Tourism experts say the new crossing and an enhanced bus system could lure tourists and their money to Rockland but officials need to start planning now.
SOUTH NYACK – Most of the talk about the Tappan Zee Bridge project so far has been about construction, noise and how the state will pay for the crossing.
But on Monday, the conversation took a new direction: the bridge as a money generator.
“You’re in a good place here right now, particularly with some of the development at the Tappan Zee Bridge and what’s going to happen,” Mary Kay Vrba, tourism director for Dutchess County, told 50 people at “Destination Rockland: Blazing New Trails in Tourism” at Nyack College.
A group of marketing experts, business leaders and elected officials saw visions of cash registers being filled up by tourists walking or bicycling over the bridge’s dedicated path into Rockland County. A revitalized bus system slated to be ready when the $3.9 billion span opens in 2018 could bring more.
Rockland Legislative Chair Alden Wolfe organized the three-hour conference, stating that it marked the “launching point” for further discussion.

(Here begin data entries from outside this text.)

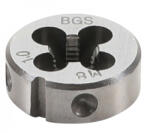 BGS technic Menetmetsző, M8x1.0x25 mm (BGS 1900-M8X1.0-S) (1900-M8X1-0-S)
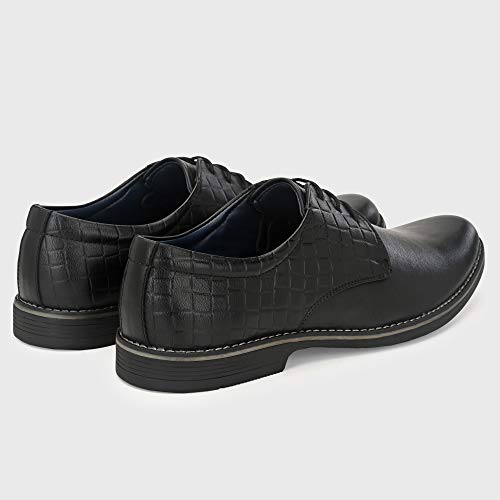 Centrino Men's Formal Black Shoes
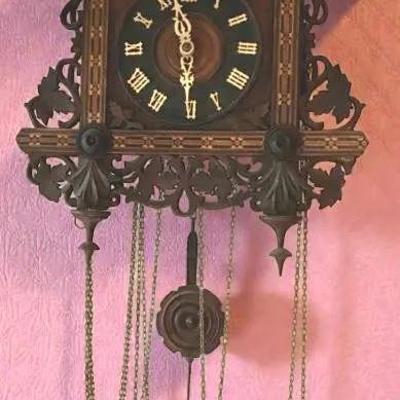 German cuckoo clock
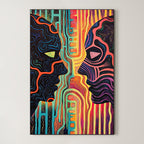 Psychedelic Surreal Art – Surreal Psychedelic Wall Art 125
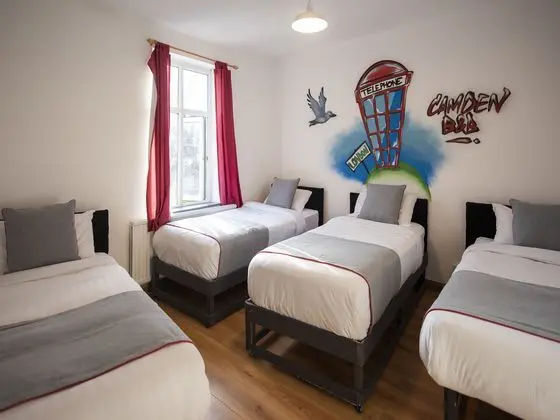 Dörtlü With Shared Bathroom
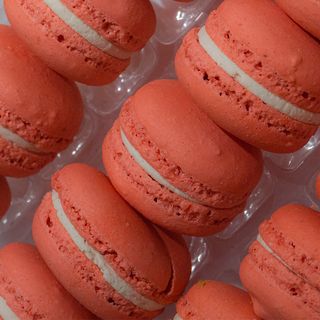 Macaron Fleur D'oranger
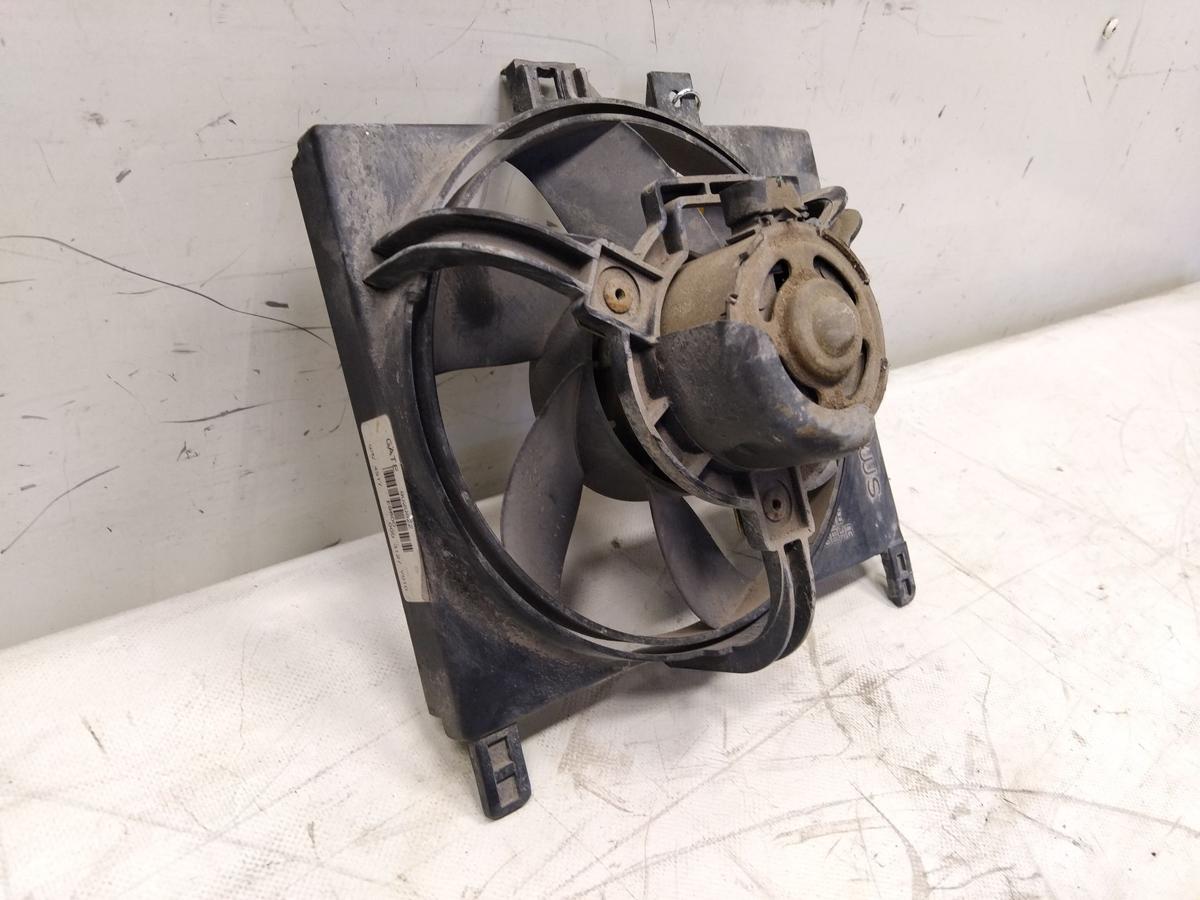 Smart 450 Coupe Fortwo L&uuml;fter Ladeluftk&uuml;hler 0003127V010 0.7 45kw 160920 BJ2007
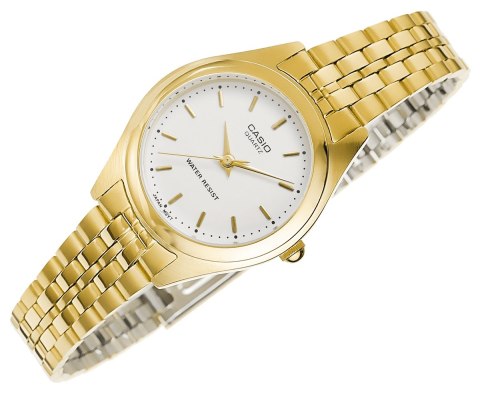 Zegarek Damski Casio LTP-1129N-7ARDF - Ponadczasowe Złoto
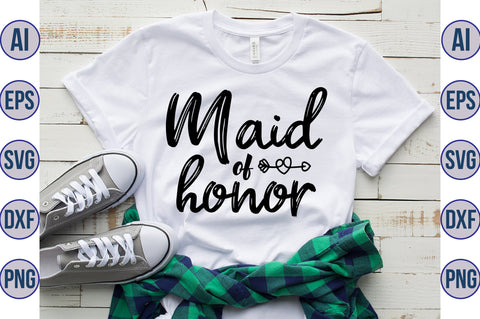 Maid of honor svg SVG orpitasn 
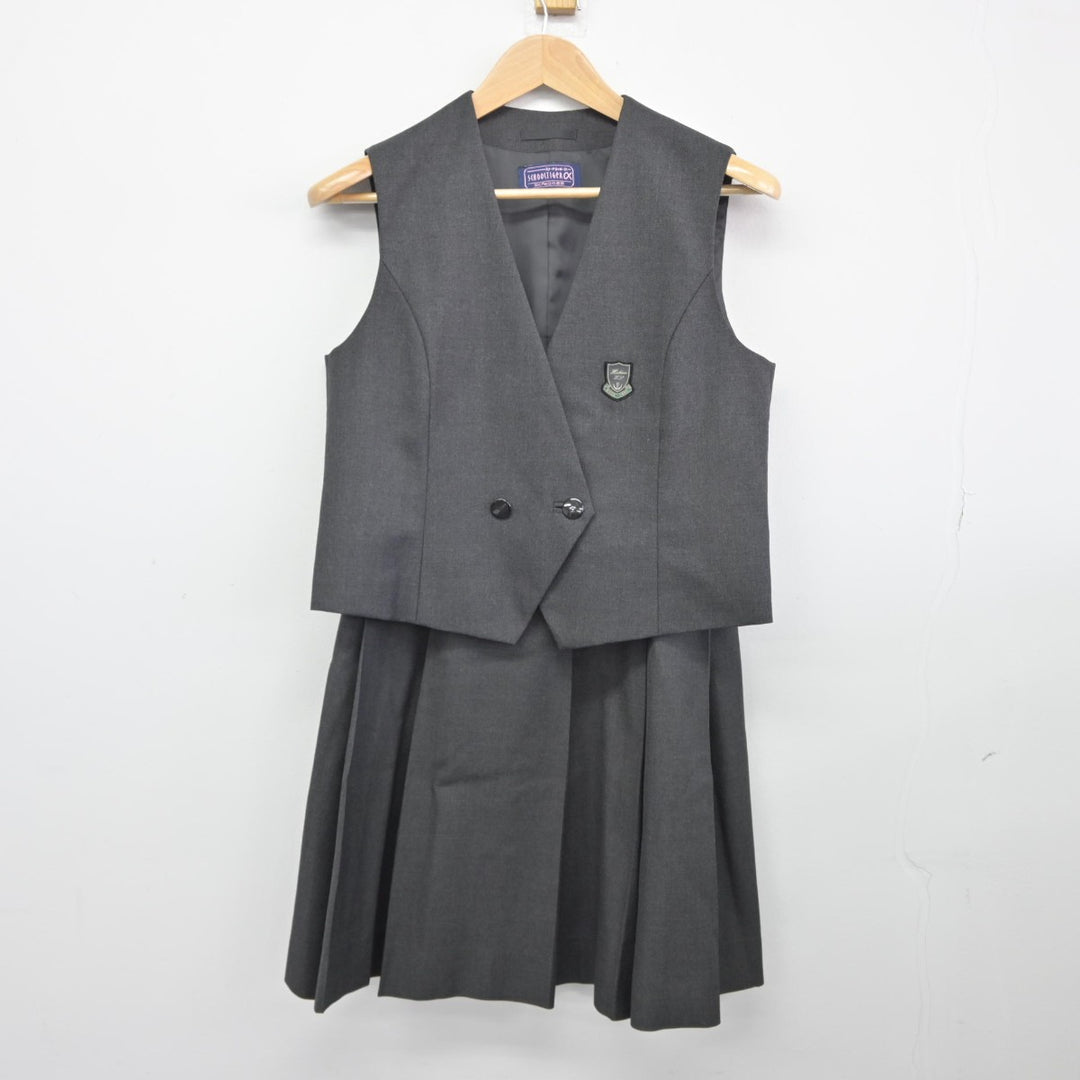 【中古】埼玉県 星野高等学校 女子制服 4点（ブレザー・ベスト・スカート）sf038990 | 中古制服通販パレイド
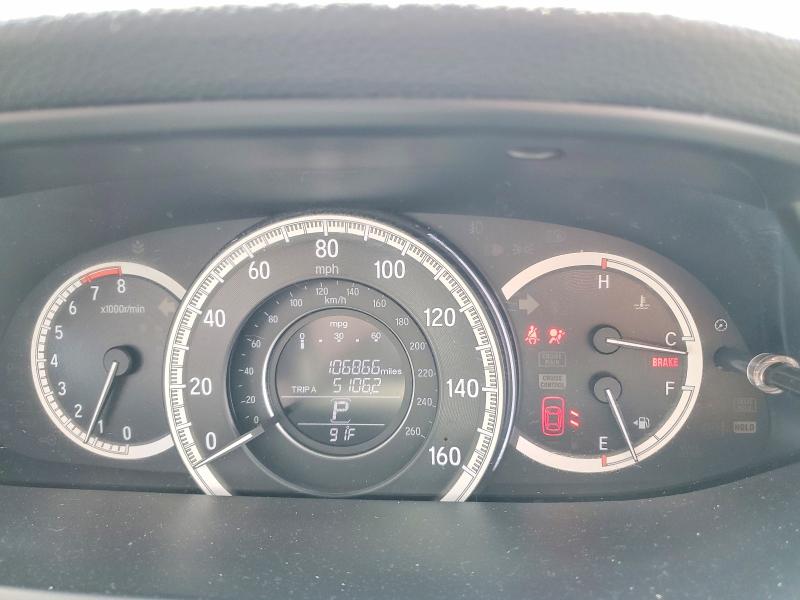 Продажа на аукционе авто 2017 Honda Accord, vin: 1HGCR2F39HA039077, номер лота: 57962196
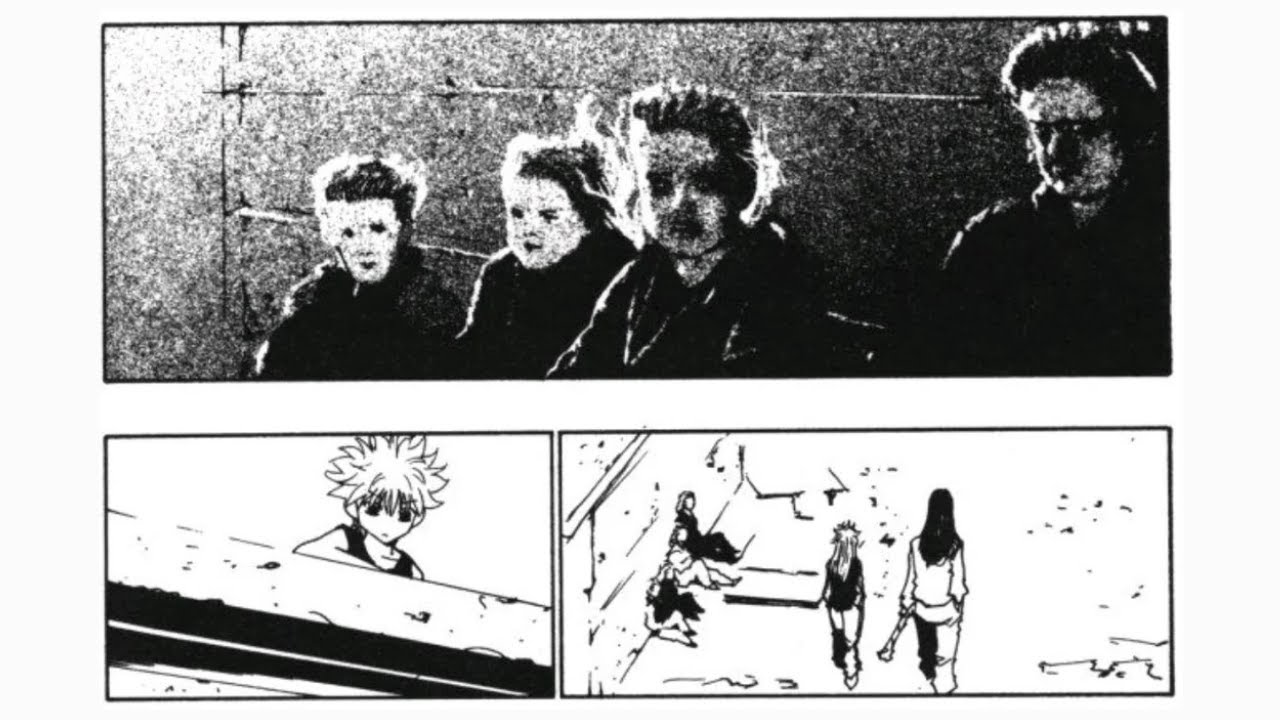 O quadro mais BIZARRO de Hunter x Hunter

Vrba drew parallels between the upcoming Tappan Zee path and the Walkway Over the Hudson, a 1.2-mile-long pedestrian walkway connecting Highland and Poughkeepsie that draws 700,000 visitors a year. Rockland has most of the ingredients to became a destination with its access to the Hudson River, a bevy of hiking trails and parks, and quaint river villages filled with stores and restaurants.
Downtown Poughkeepsie, on the other hand, lacks popular tourist draws like art galleries, she said.
“They walk the bridge and they say, ‘What next?’ ” Vrba said. “So you’ve got the what next, I think, with Nyack and Piermont and a lot of the shops and everything. You’ve got a product that you can work with. I think you have some real opportunities.”
Officials have the luxury of time to take a look at their towns and villages, address their needs and invest in a tourism plan, she said.
South Nyack and Tappan Zee project officials are still struggling to figure out where people who want to use the path will park in the village. The project team is expected to hold a meeting soon with several concepts proposed by the community, Mayor Bonnie Christian said.
Asked how they addressed parking for the Walkway Over the Hudson, Vrba said the land on both sides was municipally owned and purchased by the state parks department so they could be converted into paid lots. They also had the benefit in Poughkeepsie of parking garages six blocks away.
Veronica Vanterpool, executive director of Tri-State Transportation Campaign and a member of the task force that recently came up with transit recommendations for the bridge, said it was seeking a “transformation” of the existing Tappan ZEExpress service to entice more riders. There would be modern buses, traveling more frequently, utilizing technology like off-board fare collection, but some have said the plan didn’t work.
The system, known as bus rapid transit, is still in the conceptual stage. There are no cost estimates, and only $20 million in state seed money to date.